Indonesia seeks international investors to finance the sea wall and accelerate coastal adaptation in Java
The billion-dollar cost has made financing one of the central pieces of the project. In 2025, Prabowo stated that he had invited foreign partners, including China and Japan, to participate in the initiative, indicating that the work is unlikely to be sustained solely by domestic public resources.
The search for external capital continued in 2026, while the government refined the master plan and deepened feasibility studies. At the same time, the project remained among the national priorities for adaptive infrastructure, with the justification that climate pressure and subsidence already affect a sensitive part of the country’s economic base.
Rising sea levels and land subsidence have made the north coast of Java one of the most vulnerable areas in Indonesia
The Indonesian government and the country’s meteorological agency point out that the advance of the sea can no longer be treated as a distant threat. Data cited by authorities and reported by Reuters indicate that the sea level along Indonesia’s coasts rose, on average, 4.25 millimeters per year between 1992 and 2024, with acceleration in recent years.

But the problem in Java goes beyond the ocean. Reuters itself highlighted that the excessive extraction of groundwater has been worsening the land subsidence on the island’s northern coast, especially in dense urban areas, making floods and permanent inundations even harder to contain. In parts of Jakarta, this process has become one of the most severe symbols of the country’s coastal vulnerability.
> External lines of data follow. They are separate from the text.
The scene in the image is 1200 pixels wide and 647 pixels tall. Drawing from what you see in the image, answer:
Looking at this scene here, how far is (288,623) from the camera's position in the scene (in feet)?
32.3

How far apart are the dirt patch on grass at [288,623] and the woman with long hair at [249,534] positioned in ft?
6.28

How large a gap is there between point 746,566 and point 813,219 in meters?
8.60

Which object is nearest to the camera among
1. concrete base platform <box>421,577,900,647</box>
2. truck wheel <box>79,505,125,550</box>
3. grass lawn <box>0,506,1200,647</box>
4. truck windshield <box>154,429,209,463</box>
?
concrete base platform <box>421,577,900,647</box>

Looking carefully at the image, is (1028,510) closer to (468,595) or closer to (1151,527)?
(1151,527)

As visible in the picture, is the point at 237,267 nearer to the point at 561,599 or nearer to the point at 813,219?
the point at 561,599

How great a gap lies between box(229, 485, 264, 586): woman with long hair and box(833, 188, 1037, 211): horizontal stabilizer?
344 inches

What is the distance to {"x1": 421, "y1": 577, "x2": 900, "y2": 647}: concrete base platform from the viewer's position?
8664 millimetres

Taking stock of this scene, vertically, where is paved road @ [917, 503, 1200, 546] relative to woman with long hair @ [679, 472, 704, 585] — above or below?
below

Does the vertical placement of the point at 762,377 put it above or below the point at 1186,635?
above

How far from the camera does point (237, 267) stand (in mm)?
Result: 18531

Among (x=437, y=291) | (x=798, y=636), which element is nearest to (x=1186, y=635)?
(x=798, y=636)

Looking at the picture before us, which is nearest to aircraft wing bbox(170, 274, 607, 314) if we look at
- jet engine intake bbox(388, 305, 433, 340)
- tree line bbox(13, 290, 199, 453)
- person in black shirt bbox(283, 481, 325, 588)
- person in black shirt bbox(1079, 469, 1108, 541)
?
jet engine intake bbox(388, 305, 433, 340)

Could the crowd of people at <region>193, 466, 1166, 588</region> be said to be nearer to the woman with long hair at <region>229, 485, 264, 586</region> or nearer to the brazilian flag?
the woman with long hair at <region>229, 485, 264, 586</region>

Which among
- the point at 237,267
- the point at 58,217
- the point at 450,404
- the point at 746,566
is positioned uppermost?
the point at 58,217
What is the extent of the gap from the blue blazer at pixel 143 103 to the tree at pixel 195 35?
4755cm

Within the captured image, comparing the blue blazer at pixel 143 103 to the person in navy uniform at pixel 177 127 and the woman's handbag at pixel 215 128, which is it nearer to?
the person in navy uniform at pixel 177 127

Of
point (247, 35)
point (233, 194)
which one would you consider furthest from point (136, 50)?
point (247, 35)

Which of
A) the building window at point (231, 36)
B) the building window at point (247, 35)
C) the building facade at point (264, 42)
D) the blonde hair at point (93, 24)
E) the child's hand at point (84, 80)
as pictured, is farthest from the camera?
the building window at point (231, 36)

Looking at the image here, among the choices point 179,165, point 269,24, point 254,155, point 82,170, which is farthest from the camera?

Maritime wall in Java attempts to contain coastal floods, but government is still adjusting the project to local impacts
Indonesian authorities state that the construction will be done thematically and segmented to accommodate regional differences along the coastline. This includes areas with intense economic activities, already established coastal communities, and points where hydrological risk and subsidence exhibit distinct behaviors.
The government also recognizes that the project needs to be calibrated with technical, environmental, and social criteria before advancing the entire planned extent. Therefore, even with the political announcement and the pressure for speed, the sections continue to be analyzed individually, without a final definition of all priority locations.
Indonesia’s coastal megaproject has become a central piece of the strategy to defend Java’s economy in the coming decades
The maritime wall of Java has been treated by the government as part of the necessary infrastructure to defend Indonesia’s economic backbone against extreme tides, floods, and the loss of productive areas.

The official narrative combines climate protection, territorial security, and preservation of logistical corridors in an area that hosts millions of people and a decisive fraction of the national economic activity.
If it comes to fruition on the announced scale, the project will enter the list of the largest coastal interventions ever proposed in the world. The size of the work, however, helps explain why it remains surrounded by route revisions, financial modeling, local studies, and engineering adjustments before full execution along the northern coast of Java.